Laksana memberikan kalimat pembukaannya, mulai dari terima kasih yang telah hadir, terima kasih kepada keluarganya, kepada istri dan sahabat-sahabatnya. Laksana juga menjelaskan seperti apa proses serta rintangan pembentukan kedai, seperti harus berpanas-panas mencari lokasi yang cocok di bulan puasa. Tak lupa dirinya menyebutkan menu apa saja yang akan disajikan untuk pelanggan.
Hingga kalimat yang dinanti-nanti, Laksana resmi membuka kedai bakminya.
"Mulai hari ini, Kedai Bakmi Asami resmi dibuka." Laksana mengetuk mikrofon sebanyak tiga kali, disambut riuh tepuk tangan semua orang yang terduduk.
Laksana mengukir senyum hangat sampai bola matanya tak terlihat, ia juga mengedarkan pandangannya. Momen ini akan terus Laksana ingat. Perjuangannya sedari lahir sampai detik ini, tidak akan pernah ia lupakan.
Laksana ingin menangis detik ini juga, mengingat saat upacara pelantikan kepolisian kemarin, tidak ada satupun keluarga dan teman yang hadir untuknya. Tetapi sekarang, semua orang-orang yang ia sayangi ikut hadir mendukungnya. Anatra, Cani, Gevano, Pradana. Pilar Enam Serangkai, dan perempuan pujaan hatinya.
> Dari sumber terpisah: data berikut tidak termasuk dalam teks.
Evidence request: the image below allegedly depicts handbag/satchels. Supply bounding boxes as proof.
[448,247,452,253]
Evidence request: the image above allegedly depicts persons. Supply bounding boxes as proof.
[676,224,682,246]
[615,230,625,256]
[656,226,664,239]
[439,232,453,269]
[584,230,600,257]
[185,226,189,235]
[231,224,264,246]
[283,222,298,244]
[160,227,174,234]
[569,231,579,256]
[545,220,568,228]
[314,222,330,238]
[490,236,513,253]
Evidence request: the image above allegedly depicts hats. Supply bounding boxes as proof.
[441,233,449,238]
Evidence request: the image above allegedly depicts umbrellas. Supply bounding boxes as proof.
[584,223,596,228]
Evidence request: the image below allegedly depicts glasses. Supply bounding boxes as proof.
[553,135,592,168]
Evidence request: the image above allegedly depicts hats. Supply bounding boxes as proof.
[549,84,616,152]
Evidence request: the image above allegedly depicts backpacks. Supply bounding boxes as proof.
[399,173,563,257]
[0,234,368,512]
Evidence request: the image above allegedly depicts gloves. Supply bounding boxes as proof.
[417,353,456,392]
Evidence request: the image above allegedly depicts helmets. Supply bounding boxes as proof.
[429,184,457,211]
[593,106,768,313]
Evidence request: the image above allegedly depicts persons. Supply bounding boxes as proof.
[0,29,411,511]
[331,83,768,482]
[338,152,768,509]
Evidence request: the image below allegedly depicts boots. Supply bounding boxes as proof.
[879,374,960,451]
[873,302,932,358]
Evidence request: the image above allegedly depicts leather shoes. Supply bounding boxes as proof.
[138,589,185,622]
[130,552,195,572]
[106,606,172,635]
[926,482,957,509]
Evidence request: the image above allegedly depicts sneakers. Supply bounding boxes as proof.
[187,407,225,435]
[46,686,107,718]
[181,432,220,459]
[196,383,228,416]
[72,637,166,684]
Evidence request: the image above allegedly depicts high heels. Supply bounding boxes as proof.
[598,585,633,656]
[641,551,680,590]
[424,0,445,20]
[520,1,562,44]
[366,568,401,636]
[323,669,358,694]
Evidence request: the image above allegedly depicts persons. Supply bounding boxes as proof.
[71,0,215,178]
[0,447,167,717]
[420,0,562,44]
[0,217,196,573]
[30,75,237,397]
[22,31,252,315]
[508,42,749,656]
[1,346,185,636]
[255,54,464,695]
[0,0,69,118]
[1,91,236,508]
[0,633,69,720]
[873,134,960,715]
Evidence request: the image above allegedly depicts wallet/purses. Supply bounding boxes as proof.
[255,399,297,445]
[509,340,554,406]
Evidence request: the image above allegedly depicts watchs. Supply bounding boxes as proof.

Pilihan Laksana benar sedari awal, tetap semangat berjuang dan bertahan lebih lama demi semesta.
•••
"Bisa jadi lebih indah jika kamu berandai ingin mati, kemudian dihidupkan kembali. Namun, akan lebih baik jika kamu berimajinasi agar mendapatkan kehidupan lebih baik."
— Teuku Laksana Dhieut
•••
KAMU SEDANG MEMBACA
Detention : Perjuangan Mencari Sang Pemberani
Mystery / ThrillerLaksana merasa bertemu kembali dengan kakak kembarnya yang hilang akibat bencana tsunami Aceh 2004 silam. Namun, Gevano-yang ia duga sebagai saudaranya-sama sekali tidak mengingat masa kecilnya, bahkan Laksana sekalipun. Akankah Laksana bisa membuat...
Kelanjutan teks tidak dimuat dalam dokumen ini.